Which is where Expedition Kirkwood comes in. The six-hour course, open to strong intermediates and up, begins in the classroom. The dayy’s slope conditions are the primary topic, though the discussion varies according to the combined experience of the group. Then it’s over to Beacon Basin, where avalanche transceivers are buried and skiers armed with their own transceivers set out among the tall pines and spruces to ferret them out. Then it’s up the mountain. According to Copeland, the ability level of the group determines where they ski. “We may head straight for Lookout Vista,” says Copeland, which offers a prime vantage point from which to observe the avalanche-prone Cirque headwall. It’s also a good place to dig a snow pit and analyze the different layers of snow. They also might check out Red Cliffs, the territory worked by the only catskiing operation on the South Shore, also run by Expedition Kirkwood. The Wave, on the mountain’s backside, is another spot that Copeland uses for burial simulations, as it offers a chance for transceiver training. Sometimes groups will just “play around on the frontside,” he says, in Thunder Bowl, off Chair 10, or the hike-to terrain off Thimble Peak, on the backside.
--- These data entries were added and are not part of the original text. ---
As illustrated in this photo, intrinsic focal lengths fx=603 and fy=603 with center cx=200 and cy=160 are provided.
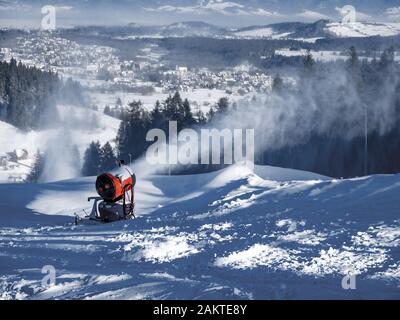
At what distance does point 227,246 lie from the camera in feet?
33.7


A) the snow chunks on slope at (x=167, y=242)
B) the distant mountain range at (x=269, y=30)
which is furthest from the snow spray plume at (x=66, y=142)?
the snow chunks on slope at (x=167, y=242)

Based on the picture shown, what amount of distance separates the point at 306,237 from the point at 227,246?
57.8 inches

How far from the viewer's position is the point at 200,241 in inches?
421

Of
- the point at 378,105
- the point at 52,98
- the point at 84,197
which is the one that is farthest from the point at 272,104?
the point at 52,98

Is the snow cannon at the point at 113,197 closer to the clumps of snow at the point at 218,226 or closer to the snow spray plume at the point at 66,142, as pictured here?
the clumps of snow at the point at 218,226

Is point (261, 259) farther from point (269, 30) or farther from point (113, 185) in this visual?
point (269, 30)

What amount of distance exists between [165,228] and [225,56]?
8533 cm

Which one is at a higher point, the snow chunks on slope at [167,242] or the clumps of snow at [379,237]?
the clumps of snow at [379,237]

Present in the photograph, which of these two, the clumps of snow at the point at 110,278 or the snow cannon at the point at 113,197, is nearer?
the clumps of snow at the point at 110,278

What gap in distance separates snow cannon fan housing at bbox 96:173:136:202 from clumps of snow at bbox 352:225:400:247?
224 inches

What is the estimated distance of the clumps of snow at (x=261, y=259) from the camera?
907cm

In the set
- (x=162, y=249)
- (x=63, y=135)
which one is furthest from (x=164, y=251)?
(x=63, y=135)

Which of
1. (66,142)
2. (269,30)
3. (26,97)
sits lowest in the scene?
A: (66,142)

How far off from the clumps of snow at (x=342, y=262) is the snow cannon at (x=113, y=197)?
5724mm
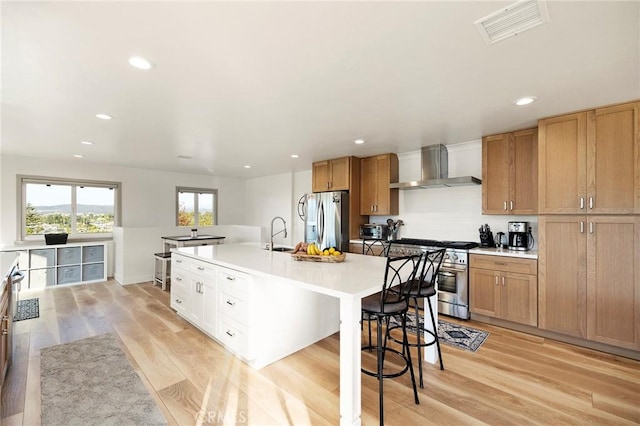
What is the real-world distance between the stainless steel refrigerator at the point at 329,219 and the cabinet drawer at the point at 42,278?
14.6 ft

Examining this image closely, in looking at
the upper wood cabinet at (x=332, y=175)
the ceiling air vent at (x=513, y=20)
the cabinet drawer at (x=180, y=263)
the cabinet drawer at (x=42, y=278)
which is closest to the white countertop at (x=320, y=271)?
the cabinet drawer at (x=180, y=263)

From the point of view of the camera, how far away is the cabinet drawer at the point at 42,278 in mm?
4715

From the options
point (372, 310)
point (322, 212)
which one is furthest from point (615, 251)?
point (322, 212)

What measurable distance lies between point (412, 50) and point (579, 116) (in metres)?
2.17

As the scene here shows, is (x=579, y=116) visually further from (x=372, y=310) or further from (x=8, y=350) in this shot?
(x=8, y=350)

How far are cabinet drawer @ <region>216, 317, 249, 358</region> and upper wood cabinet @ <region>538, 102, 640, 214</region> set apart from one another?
125 inches

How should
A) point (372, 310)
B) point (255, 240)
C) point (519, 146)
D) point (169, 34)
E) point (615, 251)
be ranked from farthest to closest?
point (255, 240), point (519, 146), point (615, 251), point (372, 310), point (169, 34)

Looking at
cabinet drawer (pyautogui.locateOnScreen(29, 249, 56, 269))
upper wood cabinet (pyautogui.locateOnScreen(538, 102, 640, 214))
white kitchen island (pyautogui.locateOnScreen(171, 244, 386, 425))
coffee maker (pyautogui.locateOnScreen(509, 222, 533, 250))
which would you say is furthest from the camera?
cabinet drawer (pyautogui.locateOnScreen(29, 249, 56, 269))

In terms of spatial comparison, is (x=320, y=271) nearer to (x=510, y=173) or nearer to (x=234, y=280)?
(x=234, y=280)

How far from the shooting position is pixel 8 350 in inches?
90.7

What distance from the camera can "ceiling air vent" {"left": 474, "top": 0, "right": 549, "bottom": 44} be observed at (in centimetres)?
138

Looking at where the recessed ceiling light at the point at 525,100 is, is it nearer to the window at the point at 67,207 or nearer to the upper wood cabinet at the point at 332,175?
the upper wood cabinet at the point at 332,175

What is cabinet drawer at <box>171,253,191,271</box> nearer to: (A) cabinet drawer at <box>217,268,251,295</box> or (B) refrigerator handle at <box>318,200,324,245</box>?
(A) cabinet drawer at <box>217,268,251,295</box>

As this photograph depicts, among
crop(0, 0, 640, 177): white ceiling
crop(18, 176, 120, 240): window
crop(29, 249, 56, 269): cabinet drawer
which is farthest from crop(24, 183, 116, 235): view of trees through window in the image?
crop(0, 0, 640, 177): white ceiling
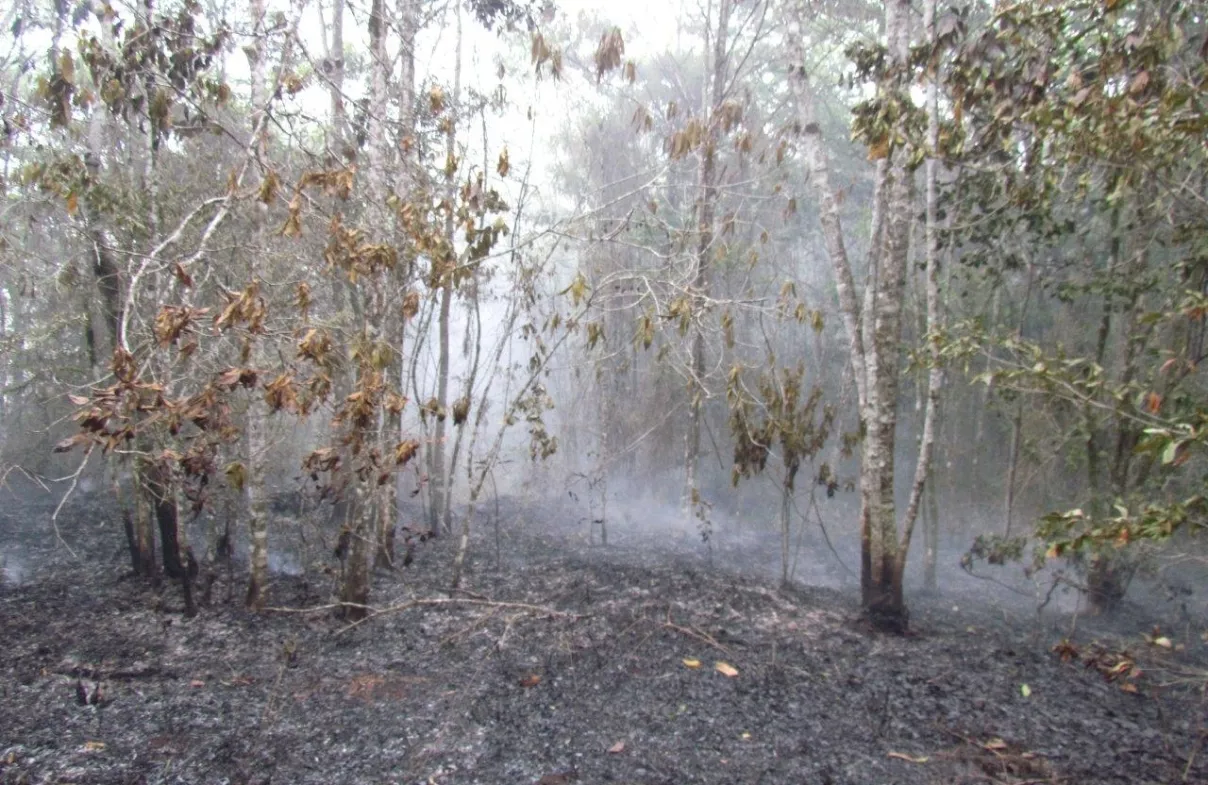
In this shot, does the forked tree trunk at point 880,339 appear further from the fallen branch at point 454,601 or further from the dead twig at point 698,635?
the fallen branch at point 454,601

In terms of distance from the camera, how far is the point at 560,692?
16.5 ft

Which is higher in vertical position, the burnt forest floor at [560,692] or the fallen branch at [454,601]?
the fallen branch at [454,601]

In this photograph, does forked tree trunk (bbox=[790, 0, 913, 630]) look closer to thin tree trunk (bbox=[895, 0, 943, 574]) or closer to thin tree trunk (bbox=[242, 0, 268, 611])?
thin tree trunk (bbox=[895, 0, 943, 574])

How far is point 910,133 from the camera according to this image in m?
4.57

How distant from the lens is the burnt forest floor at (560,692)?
4.08m

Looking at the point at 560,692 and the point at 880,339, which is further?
the point at 880,339

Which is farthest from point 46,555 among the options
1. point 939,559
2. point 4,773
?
point 939,559

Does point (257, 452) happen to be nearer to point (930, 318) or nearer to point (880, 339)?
point (880, 339)

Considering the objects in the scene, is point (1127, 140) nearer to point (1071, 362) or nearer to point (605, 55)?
point (1071, 362)

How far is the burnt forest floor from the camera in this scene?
13.4 ft

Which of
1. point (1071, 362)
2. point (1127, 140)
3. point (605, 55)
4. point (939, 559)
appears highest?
point (605, 55)

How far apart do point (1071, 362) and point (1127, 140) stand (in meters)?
1.13

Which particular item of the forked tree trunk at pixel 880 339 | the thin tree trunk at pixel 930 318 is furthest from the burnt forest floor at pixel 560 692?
the thin tree trunk at pixel 930 318

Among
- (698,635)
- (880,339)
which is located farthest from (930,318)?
(698,635)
[NEXT “”]Like many mountains worth their yearly snowfall, Kirkwood’s amenities are taking slightly longer to catch up to its slope appeal. The European-style Kirkwood Mountain Village was launched in 1995, and to date, comprises 20 or so condo and townhouse complexes and a small pedestrian plaza, which is home to the Expedition Kirkwood offices, a Salomon Test Center, a gear shop and the laid-back Monte Wolfe’s Coffee House & Deli (where clam chowder bread bowls make a hearty lunch). Over the next several years, the pedestrian village will swallow the original base area a few hundred feet down slope and offer more shops, bars and restaurants.
Right now, though, the pickings are slim. Bub’s Sports Bar & Grill, a rowdy aprè3-ski joint, serves half a dozen beers on tap and a munchies-heavy menu. The resort’s lone fine-dining option, The Wall Bar & Grill, is inside the 180-room Lodge at Kirkwood. The food is fresh and California-influenced, and the ambience-with a blazing fireplace and intimate tables-is surprisingly pleasant. Future plans for the resort also call for a series of new lifts-including two more high-speed quads-and a mountaintop restaurant.
Yet you only need to spend a couple hours here to see that Kirkwood is not about the wine list or the day spa. Just before the sun begins to set, I snag an outdoor table at The Wall with a view up the mountain’s lower slopes. Maroon 5 bursts from the sound system, and small groups huddle around tables throughout the plaza, boots unbuckled, jackets hanging open. Someday, boutique hotels and martini bars may populate this plaza, but Kirkwood’s laid-back Cali vibe will always shine, and the skiing will always trump the spa. Should you ever forget, just look up at the Cirque.